→ **Your assignment**: Repeat the records below exactly, from the first line through the line containing "Troy Grove Township, La Salle County 1876", and leave out any pictures.

►

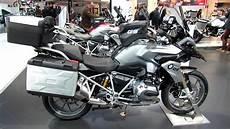 bmw r1200gs lc 2014 bmw r1200gs grey colour walkaround 2013 eicma
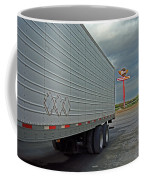 Route 66 - Dixie Truck Stop Coffee Mug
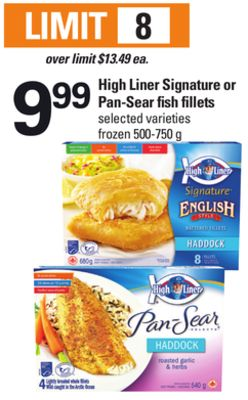 High Liner Signature Or Pan-sear Fish Fillets - 500-750 g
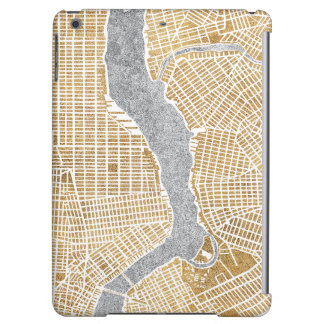 Gilded City Map Of New York iPad Air Covers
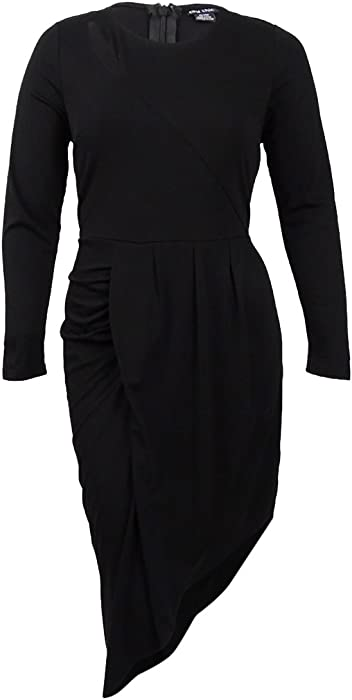 e7a4afab6077d Designer Plus Size DRESS WRAPPED UP - Black - 22   XL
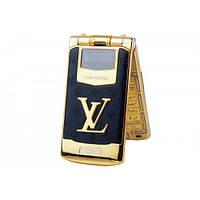 Мобильный телефон Louis Vuitton LV-8, LV-9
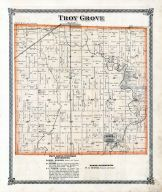Troy Grove Township, La Salle County 1876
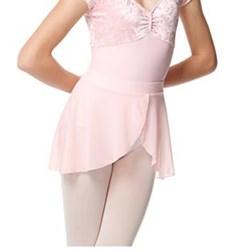 Dance Wrap Skirt Ariel For Girls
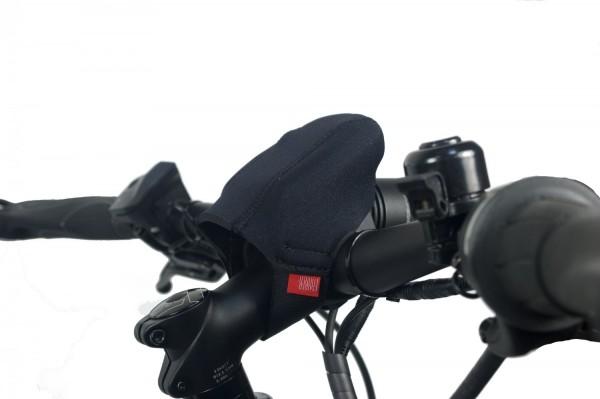 Fahrer Neopren Schutzüberzug Cover für Displays_Ansicht1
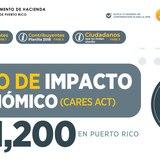 Beneficiarios del PAN y Seguro Social pueden recibir los $1,200 mediante cheque
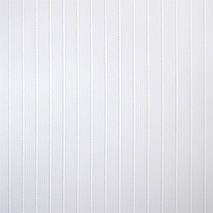 Ткани вертикальных жалюзи 127 мм Лайн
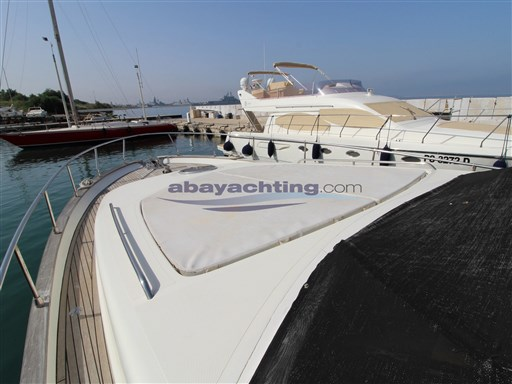 Abayachting Viking 465 usato-second hand 6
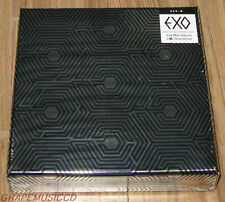 EXO EXO-M 2ND MINI ALBUM OVERDOSE 上瘾 CHINESE VERSION CD + PHOTOCARD + POSTER NEW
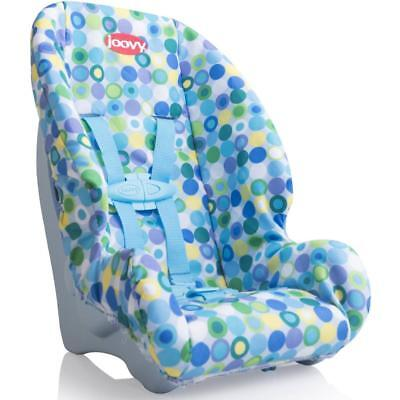 Joovy Toy Booster Car Seat Doll Accessory Blue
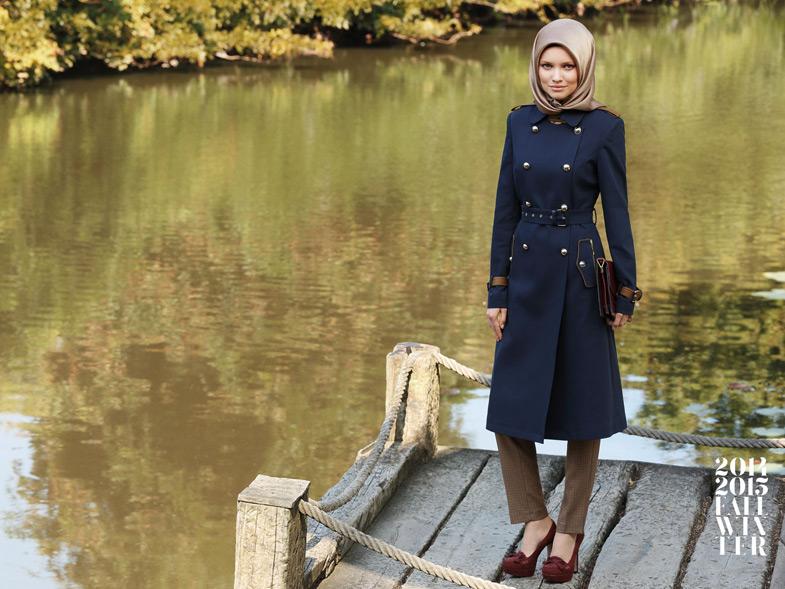 Nihan 2014-2015 Sonbahar Kış Giyim Modelleri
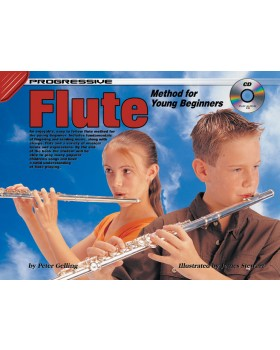 Progressive Flute Method for Young Beginners - How to Play Flute for Kids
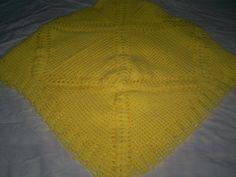 amarillo patito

◄

→ **Answer space**:
 bmw r1200gs lc 2014 bmw r1200gs grey colour walkaround 2013 eicma
 Route 66 - Dixie Truck Stop Coffee Mug
 High Liner Signature Or Pan-sear Fish Fillets - 500-750 g
 Gilded City Map Of New York iPad Air Covers
 e7a4afab6077d Designer Plus Size DRESS WRAPPED UP - Black - 22   XL
 Мобильный телефон Louis Vuitton LV-8, LV-9
Troy Grove Township, La Salle County 1876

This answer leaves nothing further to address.